Records to process: Begin

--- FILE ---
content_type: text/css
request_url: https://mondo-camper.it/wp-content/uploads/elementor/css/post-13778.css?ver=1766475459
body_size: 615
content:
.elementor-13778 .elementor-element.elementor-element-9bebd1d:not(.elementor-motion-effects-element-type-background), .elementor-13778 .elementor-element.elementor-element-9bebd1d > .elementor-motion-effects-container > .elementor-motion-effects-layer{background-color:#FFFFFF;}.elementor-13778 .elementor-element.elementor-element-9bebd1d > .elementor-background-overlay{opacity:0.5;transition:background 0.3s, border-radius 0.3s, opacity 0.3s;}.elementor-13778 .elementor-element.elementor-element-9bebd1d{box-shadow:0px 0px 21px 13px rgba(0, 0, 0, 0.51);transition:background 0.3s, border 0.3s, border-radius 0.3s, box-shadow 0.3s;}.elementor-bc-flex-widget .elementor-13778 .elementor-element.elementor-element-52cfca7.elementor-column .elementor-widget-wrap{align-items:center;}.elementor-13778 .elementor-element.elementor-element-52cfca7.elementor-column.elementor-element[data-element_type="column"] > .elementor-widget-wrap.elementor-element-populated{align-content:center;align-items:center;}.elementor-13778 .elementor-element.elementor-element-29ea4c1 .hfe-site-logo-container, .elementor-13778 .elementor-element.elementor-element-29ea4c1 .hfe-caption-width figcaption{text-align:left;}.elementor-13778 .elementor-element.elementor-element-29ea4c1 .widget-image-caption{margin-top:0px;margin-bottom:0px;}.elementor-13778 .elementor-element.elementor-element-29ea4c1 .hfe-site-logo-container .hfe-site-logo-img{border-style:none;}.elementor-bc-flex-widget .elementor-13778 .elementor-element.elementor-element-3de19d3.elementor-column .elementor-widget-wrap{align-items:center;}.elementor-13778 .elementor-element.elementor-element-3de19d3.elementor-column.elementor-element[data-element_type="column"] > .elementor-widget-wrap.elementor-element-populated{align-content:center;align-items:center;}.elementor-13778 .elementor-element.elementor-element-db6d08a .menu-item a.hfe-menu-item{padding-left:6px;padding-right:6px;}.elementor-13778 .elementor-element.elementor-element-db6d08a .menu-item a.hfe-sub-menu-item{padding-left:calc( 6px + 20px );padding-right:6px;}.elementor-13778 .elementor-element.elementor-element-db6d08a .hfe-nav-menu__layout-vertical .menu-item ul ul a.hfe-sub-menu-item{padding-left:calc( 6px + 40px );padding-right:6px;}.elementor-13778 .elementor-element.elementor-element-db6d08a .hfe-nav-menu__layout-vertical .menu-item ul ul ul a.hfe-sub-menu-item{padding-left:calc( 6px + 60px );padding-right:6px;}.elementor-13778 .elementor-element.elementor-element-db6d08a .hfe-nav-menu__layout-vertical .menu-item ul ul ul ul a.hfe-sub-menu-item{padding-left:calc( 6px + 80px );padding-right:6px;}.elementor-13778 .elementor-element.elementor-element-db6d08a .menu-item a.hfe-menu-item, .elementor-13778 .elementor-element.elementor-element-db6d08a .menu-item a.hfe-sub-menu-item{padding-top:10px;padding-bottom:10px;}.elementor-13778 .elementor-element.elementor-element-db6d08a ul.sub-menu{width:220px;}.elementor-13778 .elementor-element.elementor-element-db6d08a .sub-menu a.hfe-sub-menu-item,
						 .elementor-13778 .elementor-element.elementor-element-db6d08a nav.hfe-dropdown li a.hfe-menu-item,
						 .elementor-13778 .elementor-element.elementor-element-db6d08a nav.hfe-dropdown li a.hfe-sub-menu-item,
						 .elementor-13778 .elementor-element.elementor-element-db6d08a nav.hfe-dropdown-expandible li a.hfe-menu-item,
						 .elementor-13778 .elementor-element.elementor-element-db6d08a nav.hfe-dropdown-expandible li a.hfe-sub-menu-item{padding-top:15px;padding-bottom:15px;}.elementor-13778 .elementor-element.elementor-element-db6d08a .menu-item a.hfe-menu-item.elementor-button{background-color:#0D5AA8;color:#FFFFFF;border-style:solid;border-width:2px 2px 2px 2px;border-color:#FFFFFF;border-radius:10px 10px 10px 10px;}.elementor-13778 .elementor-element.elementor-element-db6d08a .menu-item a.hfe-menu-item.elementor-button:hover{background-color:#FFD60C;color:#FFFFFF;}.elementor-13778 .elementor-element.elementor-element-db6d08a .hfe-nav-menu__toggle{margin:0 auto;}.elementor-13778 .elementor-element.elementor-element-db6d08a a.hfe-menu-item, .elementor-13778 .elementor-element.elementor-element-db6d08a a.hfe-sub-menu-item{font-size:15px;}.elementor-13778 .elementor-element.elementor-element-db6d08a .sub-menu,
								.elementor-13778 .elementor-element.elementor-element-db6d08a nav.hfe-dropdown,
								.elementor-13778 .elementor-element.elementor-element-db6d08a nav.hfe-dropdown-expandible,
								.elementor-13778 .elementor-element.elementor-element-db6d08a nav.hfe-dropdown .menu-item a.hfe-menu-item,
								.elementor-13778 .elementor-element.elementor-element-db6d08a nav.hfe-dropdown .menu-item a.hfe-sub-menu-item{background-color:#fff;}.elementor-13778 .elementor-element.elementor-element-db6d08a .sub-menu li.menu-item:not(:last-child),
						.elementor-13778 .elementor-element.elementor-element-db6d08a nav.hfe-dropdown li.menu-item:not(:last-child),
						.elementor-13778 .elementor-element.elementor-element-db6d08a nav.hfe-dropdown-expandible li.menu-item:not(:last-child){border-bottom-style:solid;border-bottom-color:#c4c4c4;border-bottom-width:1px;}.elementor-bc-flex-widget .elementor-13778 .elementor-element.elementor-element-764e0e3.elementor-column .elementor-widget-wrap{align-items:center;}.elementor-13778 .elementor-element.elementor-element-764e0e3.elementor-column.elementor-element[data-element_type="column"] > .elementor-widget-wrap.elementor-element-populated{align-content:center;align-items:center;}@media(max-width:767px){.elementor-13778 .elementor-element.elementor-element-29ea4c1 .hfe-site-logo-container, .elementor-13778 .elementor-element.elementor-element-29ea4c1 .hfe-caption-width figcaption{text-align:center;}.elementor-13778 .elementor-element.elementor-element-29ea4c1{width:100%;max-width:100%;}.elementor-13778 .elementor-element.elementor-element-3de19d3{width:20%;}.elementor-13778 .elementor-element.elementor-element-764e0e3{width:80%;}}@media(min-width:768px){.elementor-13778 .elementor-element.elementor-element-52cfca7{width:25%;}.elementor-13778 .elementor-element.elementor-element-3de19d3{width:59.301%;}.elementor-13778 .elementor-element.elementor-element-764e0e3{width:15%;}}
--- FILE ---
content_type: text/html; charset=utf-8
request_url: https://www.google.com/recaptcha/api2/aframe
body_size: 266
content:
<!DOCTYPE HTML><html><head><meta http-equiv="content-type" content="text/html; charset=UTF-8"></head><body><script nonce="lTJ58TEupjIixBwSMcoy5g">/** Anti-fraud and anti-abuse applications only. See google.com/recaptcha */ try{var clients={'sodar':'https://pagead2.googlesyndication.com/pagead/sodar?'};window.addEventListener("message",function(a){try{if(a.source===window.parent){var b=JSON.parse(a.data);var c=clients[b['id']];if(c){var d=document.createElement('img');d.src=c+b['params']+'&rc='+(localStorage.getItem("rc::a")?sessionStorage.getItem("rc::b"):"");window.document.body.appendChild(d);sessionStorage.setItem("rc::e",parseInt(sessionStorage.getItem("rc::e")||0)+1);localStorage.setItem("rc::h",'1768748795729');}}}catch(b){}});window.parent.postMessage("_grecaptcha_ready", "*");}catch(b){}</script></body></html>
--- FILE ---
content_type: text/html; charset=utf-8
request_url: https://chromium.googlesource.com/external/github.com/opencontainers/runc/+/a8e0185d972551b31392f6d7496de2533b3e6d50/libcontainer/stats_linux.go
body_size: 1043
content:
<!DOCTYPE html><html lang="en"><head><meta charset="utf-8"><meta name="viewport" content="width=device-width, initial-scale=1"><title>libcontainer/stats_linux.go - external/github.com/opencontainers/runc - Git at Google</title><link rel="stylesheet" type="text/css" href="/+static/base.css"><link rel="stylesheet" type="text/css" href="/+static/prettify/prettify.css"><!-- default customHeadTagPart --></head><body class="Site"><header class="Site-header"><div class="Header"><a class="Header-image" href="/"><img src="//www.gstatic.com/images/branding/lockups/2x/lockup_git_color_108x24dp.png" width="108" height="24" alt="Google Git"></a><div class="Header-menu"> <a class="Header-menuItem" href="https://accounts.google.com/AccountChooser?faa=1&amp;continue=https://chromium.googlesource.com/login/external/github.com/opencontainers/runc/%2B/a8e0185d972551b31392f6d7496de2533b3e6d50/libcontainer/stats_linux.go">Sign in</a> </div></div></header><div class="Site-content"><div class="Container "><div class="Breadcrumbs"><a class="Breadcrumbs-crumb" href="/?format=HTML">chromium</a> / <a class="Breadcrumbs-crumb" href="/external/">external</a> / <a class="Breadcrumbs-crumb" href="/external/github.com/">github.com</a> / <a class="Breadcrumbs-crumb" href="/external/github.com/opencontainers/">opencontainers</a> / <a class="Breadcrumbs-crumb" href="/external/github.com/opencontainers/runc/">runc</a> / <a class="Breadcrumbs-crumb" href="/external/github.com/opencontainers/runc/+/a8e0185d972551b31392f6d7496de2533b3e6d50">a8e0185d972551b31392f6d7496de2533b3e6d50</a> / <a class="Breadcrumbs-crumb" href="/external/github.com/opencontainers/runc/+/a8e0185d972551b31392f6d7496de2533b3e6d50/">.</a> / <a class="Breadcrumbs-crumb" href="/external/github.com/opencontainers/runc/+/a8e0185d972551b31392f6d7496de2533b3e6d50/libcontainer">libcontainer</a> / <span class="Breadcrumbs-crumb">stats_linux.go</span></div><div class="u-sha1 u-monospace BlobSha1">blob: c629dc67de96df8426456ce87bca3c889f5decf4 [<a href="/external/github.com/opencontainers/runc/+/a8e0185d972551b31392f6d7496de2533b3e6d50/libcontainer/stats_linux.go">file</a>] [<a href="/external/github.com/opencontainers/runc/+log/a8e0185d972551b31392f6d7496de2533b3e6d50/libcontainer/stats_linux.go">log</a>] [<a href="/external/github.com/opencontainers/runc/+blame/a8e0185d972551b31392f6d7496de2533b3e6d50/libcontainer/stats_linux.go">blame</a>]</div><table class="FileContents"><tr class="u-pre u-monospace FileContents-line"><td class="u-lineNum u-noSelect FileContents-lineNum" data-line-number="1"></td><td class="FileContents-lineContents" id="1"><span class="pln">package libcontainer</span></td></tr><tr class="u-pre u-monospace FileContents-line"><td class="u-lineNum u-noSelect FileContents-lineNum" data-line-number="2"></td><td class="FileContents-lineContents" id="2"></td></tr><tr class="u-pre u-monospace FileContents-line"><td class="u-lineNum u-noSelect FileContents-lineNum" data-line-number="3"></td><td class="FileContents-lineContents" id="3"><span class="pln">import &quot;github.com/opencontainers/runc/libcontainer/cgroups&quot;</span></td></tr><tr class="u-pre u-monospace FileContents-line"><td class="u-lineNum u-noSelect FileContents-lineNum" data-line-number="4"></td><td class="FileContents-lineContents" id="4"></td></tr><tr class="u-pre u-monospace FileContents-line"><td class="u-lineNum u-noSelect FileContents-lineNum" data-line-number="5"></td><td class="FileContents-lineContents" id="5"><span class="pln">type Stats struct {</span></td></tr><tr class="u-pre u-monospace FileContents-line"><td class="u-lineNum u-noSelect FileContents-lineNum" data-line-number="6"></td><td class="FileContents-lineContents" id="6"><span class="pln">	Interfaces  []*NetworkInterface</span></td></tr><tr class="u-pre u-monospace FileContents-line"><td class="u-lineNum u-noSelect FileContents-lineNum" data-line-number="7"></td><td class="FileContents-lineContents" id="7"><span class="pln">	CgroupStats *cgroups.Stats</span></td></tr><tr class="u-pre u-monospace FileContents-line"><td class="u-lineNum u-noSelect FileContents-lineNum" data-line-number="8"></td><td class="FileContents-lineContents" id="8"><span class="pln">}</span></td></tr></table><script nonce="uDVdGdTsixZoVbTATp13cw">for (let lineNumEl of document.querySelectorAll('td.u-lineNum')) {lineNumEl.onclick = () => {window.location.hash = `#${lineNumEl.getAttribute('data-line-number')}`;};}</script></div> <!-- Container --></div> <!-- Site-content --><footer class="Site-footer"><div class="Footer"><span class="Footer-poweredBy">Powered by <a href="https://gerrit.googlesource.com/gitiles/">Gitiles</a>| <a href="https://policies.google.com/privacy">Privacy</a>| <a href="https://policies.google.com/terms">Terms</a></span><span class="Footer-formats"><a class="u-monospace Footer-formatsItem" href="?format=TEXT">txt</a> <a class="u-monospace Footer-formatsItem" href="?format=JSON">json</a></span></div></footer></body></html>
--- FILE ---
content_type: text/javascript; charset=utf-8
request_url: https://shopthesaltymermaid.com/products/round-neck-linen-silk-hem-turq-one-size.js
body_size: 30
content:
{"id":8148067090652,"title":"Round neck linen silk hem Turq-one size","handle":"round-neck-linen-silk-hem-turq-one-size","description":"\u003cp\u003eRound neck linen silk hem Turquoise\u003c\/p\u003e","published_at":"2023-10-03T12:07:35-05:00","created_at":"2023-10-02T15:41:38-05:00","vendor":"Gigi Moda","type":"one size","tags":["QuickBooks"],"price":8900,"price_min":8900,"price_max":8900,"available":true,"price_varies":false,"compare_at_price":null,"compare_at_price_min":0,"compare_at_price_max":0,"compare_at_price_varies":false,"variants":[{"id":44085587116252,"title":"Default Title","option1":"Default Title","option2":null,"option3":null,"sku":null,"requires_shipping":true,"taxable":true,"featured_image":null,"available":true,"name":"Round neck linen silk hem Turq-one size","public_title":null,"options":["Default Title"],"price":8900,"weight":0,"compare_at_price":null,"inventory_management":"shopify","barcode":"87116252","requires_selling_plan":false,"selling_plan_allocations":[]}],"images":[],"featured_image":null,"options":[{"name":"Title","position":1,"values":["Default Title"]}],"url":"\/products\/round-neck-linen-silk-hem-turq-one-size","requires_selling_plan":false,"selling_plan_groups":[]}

Records to process: End

Scan the listing and report each line where the word "recaptcha" shows up.

• **Answer box**
request_url: https://www.google.com/recaptcha/api2/aframe
<!DOCTYPE HTML><html><head><meta http-equiv="content-type" content="text/html; charset=UTF-8"></head><body><script nonce="lTJ58TEupjIixBwSMcoy5g">/** Anti-fraud and anti-abuse applications only. See google.com/recaptcha */ try{var clients={'sodar':'https://pagead2.googlesyndication.com/pagead/sodar?'};window.addEventListener("message",function(a){try{if(a.source===window.parent){var b=JSON.parse(a.data);var c=clients[b['id']];if(c){var d=document.createElement('img');d.src=c+b['params']+'&rc='+(localStorage.getItem("rc::a")?sessionStorage.getItem("rc::b"):"");window.document.body.appendChild(d);sessionStorage.setItem("rc::e",parseInt(sessionStorage.getItem("rc::e")||0)+1);localStorage.setItem("rc::h",'1768748795729');}}}catch(b){}});window.parent.postMessage("_grecaptcha_ready", "*");}catch(b){}</script></body></html>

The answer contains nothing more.